**Given request**: Recast every line of the records below as a JSON list of strings, one string per line. Drop the blank lines and leave the pictures out.

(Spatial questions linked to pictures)
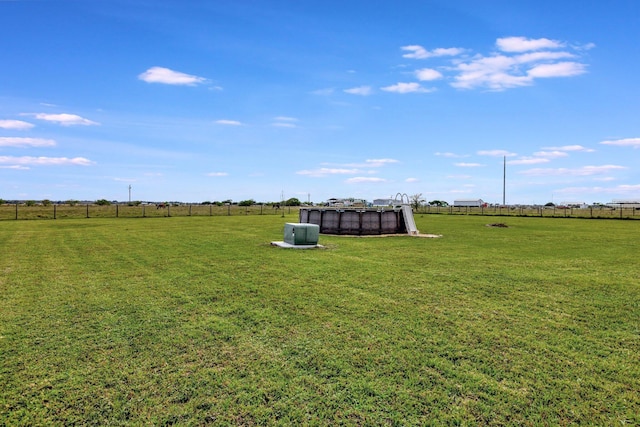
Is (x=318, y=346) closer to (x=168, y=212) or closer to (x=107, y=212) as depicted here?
(x=168, y=212)

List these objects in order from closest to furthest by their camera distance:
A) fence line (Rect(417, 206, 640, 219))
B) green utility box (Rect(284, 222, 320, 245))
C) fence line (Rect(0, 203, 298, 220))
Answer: green utility box (Rect(284, 222, 320, 245)), fence line (Rect(0, 203, 298, 220)), fence line (Rect(417, 206, 640, 219))

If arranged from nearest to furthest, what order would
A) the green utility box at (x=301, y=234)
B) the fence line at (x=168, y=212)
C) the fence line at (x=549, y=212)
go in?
1. the green utility box at (x=301, y=234)
2. the fence line at (x=168, y=212)
3. the fence line at (x=549, y=212)

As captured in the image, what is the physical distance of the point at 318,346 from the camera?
4863mm

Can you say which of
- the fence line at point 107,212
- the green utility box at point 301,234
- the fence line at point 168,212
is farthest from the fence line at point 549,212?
the green utility box at point 301,234

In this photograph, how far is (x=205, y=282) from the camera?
8391 millimetres

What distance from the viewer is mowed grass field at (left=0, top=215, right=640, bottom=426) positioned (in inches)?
139

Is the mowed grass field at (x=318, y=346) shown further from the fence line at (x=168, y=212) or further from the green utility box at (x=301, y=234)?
the fence line at (x=168, y=212)

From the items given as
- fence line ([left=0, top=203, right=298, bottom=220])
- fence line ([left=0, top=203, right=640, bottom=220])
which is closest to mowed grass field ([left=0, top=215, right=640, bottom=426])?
fence line ([left=0, top=203, right=298, bottom=220])

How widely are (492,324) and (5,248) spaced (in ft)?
52.3

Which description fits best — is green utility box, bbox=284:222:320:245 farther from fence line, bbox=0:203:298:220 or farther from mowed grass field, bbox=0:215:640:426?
fence line, bbox=0:203:298:220

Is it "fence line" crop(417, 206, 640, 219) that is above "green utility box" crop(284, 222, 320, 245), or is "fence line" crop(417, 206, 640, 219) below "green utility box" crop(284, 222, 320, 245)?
above

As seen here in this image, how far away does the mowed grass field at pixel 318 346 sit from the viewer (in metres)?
3.54

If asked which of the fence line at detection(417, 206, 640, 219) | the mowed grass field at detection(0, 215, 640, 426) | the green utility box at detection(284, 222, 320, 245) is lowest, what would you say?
the mowed grass field at detection(0, 215, 640, 426)

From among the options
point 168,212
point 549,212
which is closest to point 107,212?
point 168,212
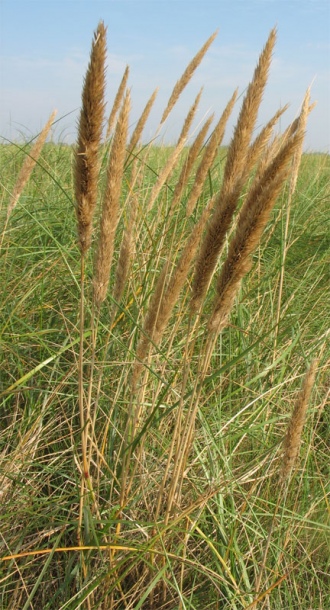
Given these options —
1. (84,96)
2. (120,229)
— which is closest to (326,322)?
(120,229)

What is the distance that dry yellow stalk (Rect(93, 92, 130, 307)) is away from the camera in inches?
46.3

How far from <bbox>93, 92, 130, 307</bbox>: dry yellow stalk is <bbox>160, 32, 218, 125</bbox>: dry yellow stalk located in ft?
2.32

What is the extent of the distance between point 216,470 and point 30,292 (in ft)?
3.09

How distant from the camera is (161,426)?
5.88 feet

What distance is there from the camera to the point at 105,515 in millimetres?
1481

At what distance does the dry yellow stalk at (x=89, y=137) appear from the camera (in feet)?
3.30

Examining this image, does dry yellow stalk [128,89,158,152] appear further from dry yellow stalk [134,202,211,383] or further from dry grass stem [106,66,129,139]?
dry yellow stalk [134,202,211,383]

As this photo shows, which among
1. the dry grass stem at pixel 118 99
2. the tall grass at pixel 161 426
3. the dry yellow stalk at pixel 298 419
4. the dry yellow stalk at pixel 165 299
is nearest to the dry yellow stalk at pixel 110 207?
the tall grass at pixel 161 426

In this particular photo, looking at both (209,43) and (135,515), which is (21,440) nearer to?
(135,515)

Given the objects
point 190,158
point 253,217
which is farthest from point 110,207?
point 190,158

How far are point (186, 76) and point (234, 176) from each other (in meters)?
0.85

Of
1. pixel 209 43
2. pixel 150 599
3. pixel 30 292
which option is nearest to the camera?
pixel 150 599

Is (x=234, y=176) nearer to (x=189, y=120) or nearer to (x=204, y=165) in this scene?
(x=204, y=165)

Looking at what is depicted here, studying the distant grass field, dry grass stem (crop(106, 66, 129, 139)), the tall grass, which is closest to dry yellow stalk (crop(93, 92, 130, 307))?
the tall grass
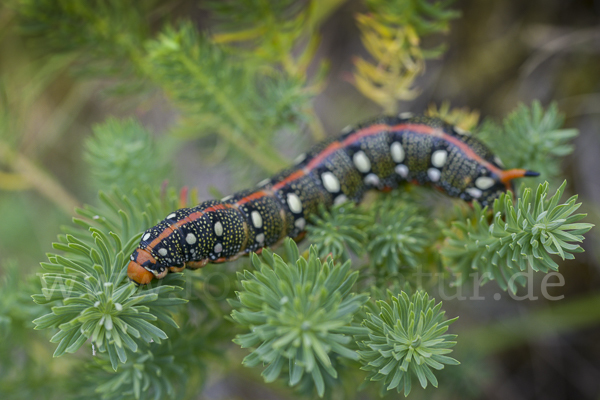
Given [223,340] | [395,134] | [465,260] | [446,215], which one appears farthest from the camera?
[395,134]

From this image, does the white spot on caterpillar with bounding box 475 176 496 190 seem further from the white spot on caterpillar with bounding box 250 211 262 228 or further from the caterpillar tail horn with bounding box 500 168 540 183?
the white spot on caterpillar with bounding box 250 211 262 228

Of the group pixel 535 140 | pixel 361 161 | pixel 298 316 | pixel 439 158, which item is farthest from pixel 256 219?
pixel 535 140

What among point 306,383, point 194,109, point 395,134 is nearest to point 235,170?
point 194,109

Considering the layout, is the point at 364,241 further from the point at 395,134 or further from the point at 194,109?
the point at 194,109

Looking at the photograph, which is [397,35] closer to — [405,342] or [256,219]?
[256,219]

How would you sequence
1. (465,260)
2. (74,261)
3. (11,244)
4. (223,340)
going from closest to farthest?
(74,261) → (465,260) → (223,340) → (11,244)

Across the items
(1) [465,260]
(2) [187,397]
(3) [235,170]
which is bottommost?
(2) [187,397]

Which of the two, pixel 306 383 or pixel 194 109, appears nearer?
pixel 306 383
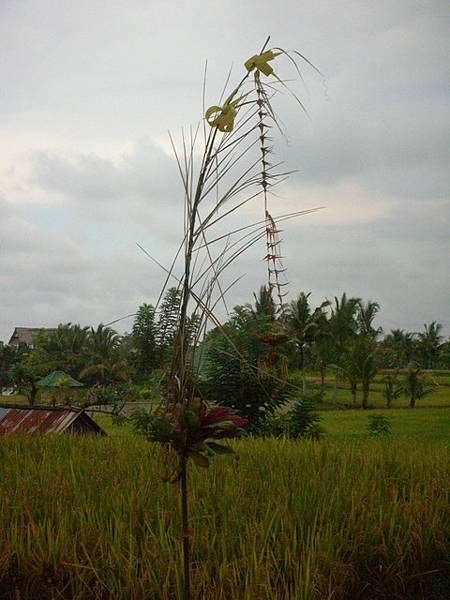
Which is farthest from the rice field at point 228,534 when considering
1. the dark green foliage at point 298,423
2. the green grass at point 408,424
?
the green grass at point 408,424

**Reply**:
[
  "Is (x=318, y=346) closer to (x=168, y=212) or closer to (x=107, y=212) as depicted here?",
  "(x=168, y=212)",
  "List these objects in order from closest to furthest by their camera distance:",
  "A) fence line (Rect(417, 206, 640, 219))",
  "B) green utility box (Rect(284, 222, 320, 245))",
  "C) fence line (Rect(0, 203, 298, 220))",
  "Answer: green utility box (Rect(284, 222, 320, 245)), fence line (Rect(0, 203, 298, 220)), fence line (Rect(417, 206, 640, 219))",
  "If arranged from nearest to furthest, what order would",
  "A) the green utility box at (x=301, y=234)",
  "B) the fence line at (x=168, y=212)",
  "C) the fence line at (x=549, y=212)",
  "go in?",
  "1. the green utility box at (x=301, y=234)",
  "2. the fence line at (x=168, y=212)",
  "3. the fence line at (x=549, y=212)",
  "As captured in the image, what is the physical distance of the point at 318,346 from the camera?",
  "4863mm",
  "Can you say which of",
  "- the fence line at point 107,212",
  "- the green utility box at point 301,234",
  "- the fence line at point 168,212",
  "is farthest from the fence line at point 549,212?",
  "the green utility box at point 301,234",
  "In this photograph, how far is (x=205, y=282) from the camera?",
  "8391 millimetres",
  "What distance from the viewer is mowed grass field at (left=0, top=215, right=640, bottom=426) positioned (in inches)?",
  "139",
  "Is the mowed grass field at (x=318, y=346) shown further from the fence line at (x=168, y=212) or further from the green utility box at (x=301, y=234)?",
  "the fence line at (x=168, y=212)",
  "From the items given as",
  "- fence line ([left=0, top=203, right=298, bottom=220])",
  "- fence line ([left=0, top=203, right=640, bottom=220])",
  "which is closest to mowed grass field ([left=0, top=215, right=640, bottom=426])?",
  "fence line ([left=0, top=203, right=298, bottom=220])",
  "How widely are (492,324) and (5,248) spaced (in ft)?",
  "52.3",
  "Which description fits best — is green utility box, bbox=284:222:320:245 farther from fence line, bbox=0:203:298:220 or farther from mowed grass field, bbox=0:215:640:426?",
  "fence line, bbox=0:203:298:220",
  "Is it \"fence line\" crop(417, 206, 640, 219) that is above \"green utility box\" crop(284, 222, 320, 245), or is \"fence line\" crop(417, 206, 640, 219) below \"green utility box\" crop(284, 222, 320, 245)?",
  "above",
  "As seen here in this image, how far away does the mowed grass field at pixel 318 346 sit from the viewer (in metres)?",
  "3.54",
  "If asked which of the fence line at detection(417, 206, 640, 219) | the mowed grass field at detection(0, 215, 640, 426) | the green utility box at detection(284, 222, 320, 245) is lowest, what would you say?",
  "the mowed grass field at detection(0, 215, 640, 426)",
  "From among the options",
  "point 168,212",
  "point 549,212",
  "which is closest to point 107,212?",
  "point 168,212",
  "Given these options —",
  "1. (84,96)",
  "2. (120,229)",
  "— which is closest to (326,322)?",
  "(120,229)",
  "What is the distance that dry yellow stalk (Rect(93, 92, 130, 307)) is away from the camera in inches?",
  "46.3",
  "How far from <bbox>93, 92, 130, 307</bbox>: dry yellow stalk is <bbox>160, 32, 218, 125</bbox>: dry yellow stalk located in ft?",
  "2.32",
  "What is the extent of the distance between point 216,470 and point 30,292 (in ft)?",
  "3.09",
  "How distant from the camera is (161,426)?",
  "5.88 feet",
  "What distance is there from the camera to the point at 105,515 in millimetres?",
  "1481",
  "At what distance does the dry yellow stalk at (x=89, y=137) appear from the camera (in feet)?",
  "3.30",
  "Examining this image, does dry yellow stalk [128,89,158,152] appear further from dry yellow stalk [134,202,211,383] or further from dry grass stem [106,66,129,139]?",
  "dry yellow stalk [134,202,211,383]",
  "As this photo shows, which among",
  "1. the dry grass stem at pixel 118 99",
  "2. the tall grass at pixel 161 426",
  "3. the dry yellow stalk at pixel 298 419",
  "4. the dry yellow stalk at pixel 165 299",
  "is nearest to the dry yellow stalk at pixel 110 207?",
  "the tall grass at pixel 161 426",
  "In this particular photo, looking at both (209,43) and (135,515), which is (21,440) nearer to?",
  "(135,515)",
  "Given the objects",
  "point 190,158",
  "point 253,217",
  "which is farthest from point 110,207?",
  "point 190,158",
  "How far are point (186, 76) and point (234, 176) from each other (in meters)?",
  "0.85",
  "Of",
  "1. pixel 209 43",
  "2. pixel 150 599",
  "3. pixel 30 292",
  "which option is nearest to the camera?",
  "pixel 150 599",
  "Is (x=234, y=176) nearer to (x=189, y=120) or nearer to (x=204, y=165) in this scene?",
  "(x=204, y=165)",
  "Looking at what is depicted here, studying the distant grass field, dry grass stem (crop(106, 66, 129, 139)), the tall grass, which is closest to dry yellow stalk (crop(93, 92, 130, 307))?",
  "the tall grass",
  "Given [223,340] | [395,134] | [465,260] | [446,215], which one appears farthest from the camera?",
  "[395,134]",
  "From this image, does the white spot on caterpillar with bounding box 475 176 496 190 seem further from the white spot on caterpillar with bounding box 250 211 262 228 or further from the caterpillar tail horn with bounding box 500 168 540 183?",
  "the white spot on caterpillar with bounding box 250 211 262 228",
  "Of the group pixel 535 140 | pixel 361 161 | pixel 298 316 | pixel 439 158, which item is farthest from pixel 256 219?",
  "pixel 535 140",
  "What among point 306,383, point 194,109, point 395,134 is nearest to point 235,170?",
  "point 194,109",
  "Considering the layout, is the point at 364,241 further from the point at 395,134 or further from the point at 194,109?",
  "the point at 194,109",
  "Looking at the photograph, which is [397,35] closer to — [405,342] or [256,219]?",
  "[256,219]",
  "How would you sequence",
  "1. (465,260)",
  "2. (74,261)",
  "3. (11,244)",
  "4. (223,340)",
  "going from closest to farthest?",
  "(74,261) → (465,260) → (223,340) → (11,244)",
  "Across the items",
  "(1) [465,260]",
  "(2) [187,397]",
  "(3) [235,170]",
  "which is bottommost?",
  "(2) [187,397]",
  "Which of the two, pixel 306 383 or pixel 194 109, appears nearer?",
  "pixel 306 383",
  "Which is farthest from the rice field at point 228,534 when considering",
  "1. the dark green foliage at point 298,423",
  "2. the green grass at point 408,424",
  "?",
  "the green grass at point 408,424"
]